**** FRAGMENTO ELEGIDO ****

El holandés Antonij van Leeuwenhoek tenía uno de esos apellidos arduos y duraderos que –como alguien dijo– son tan heracliteanos que uno no puede escribirlos dos veces de la misma forma. Los escolares nunca lo confiesan, pero su terror secreto es que tales apellidos entren en los dictados.
Como le faltaba mucho para llegar al siglo XXI, a la Antigüedad le sobraba el tiempo: por esto lo gastaba pronunciando nombres largos, como el del rey Nabucodonosor.
Que se sepa, no hubo crucigramas cuneiformes en Babilonia, de modo que los niños se entretenían pronunciando el nombre de Nabucodonosor mientras crecían.
Gracias a su nombre, aquel soberano controlaba la resistencia porque, antes de que los opositores terminasen de gritar “¡Abajo Nabucodonosor!”, ya los había detenido la policía secreta.
Es fama que Ciro, rey de Persia, conocía de memoria los nombres de sus soldados, quienes no solo eran muchos, sino que se parecían cuando estaban todos juntos. Ahora, los escritores ansían ganar un premio internacional, pero los soldados de Ciro lo tenían más fácil porque, en el tumulto, un solo grito de Ciro los sacaba del anonimato.
Como fuere, además de su nombre completo, Antonij poseía otra cualidad que lo hizo notable: su afición a manufacturar lentes maravillosos. Con estos descubrió las bacterias, el plancton, los glóbulos rojos, los espermatozoides, etcétera. Su trabajo restó crédito al mito de la “generación espontánea”, la que no estaba compuesta de poetas jóvenes, sino que postulaba que la vida surgía de la materia inerte.

**** REGISTROS ****

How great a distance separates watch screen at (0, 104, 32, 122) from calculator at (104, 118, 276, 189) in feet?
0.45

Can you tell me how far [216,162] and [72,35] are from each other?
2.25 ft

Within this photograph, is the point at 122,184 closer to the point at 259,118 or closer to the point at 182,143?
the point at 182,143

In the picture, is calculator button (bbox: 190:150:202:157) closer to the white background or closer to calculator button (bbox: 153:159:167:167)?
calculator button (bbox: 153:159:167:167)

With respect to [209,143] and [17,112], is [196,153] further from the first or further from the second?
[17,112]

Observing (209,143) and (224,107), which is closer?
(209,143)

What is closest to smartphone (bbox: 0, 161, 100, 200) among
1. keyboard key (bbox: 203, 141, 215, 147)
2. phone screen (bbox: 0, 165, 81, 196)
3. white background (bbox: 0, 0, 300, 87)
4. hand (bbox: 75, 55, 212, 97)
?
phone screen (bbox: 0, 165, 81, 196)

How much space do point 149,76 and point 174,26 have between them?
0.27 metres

****

CONSIGNA 1:
Según el fragmento sobre Leeuwenhoek, ¿qué sabía de memoria Ciro, rey de Persia?
CONSIGNA 2:
Por favor, devuelve sin cambios el texto del fragmento sobre Leeuwenhoek que va desde "El holandés Antonij" hasta "del rey Nabucodonosor.".

RESPUESTA 1:
Los nombres de sus soldados.

RESPUESTA 2:
El holandés Antonij van Leeuwenhoek tenía uno de esos apellidos arduos y duraderos que –como alguien dijo– son tan heracliteanos que uno no puede escribirlos dos veces de la misma forma. Los escolares nunca lo confiesan, pero su terror secreto es que tales apellidos entren en los dictados.
Como le faltaba mucho para llegar al siglo XXI, a la Antigüedad le sobraba el tiempo: por esto lo gastaba pronunciando nombres largos, como el del rey Nabucodonosor.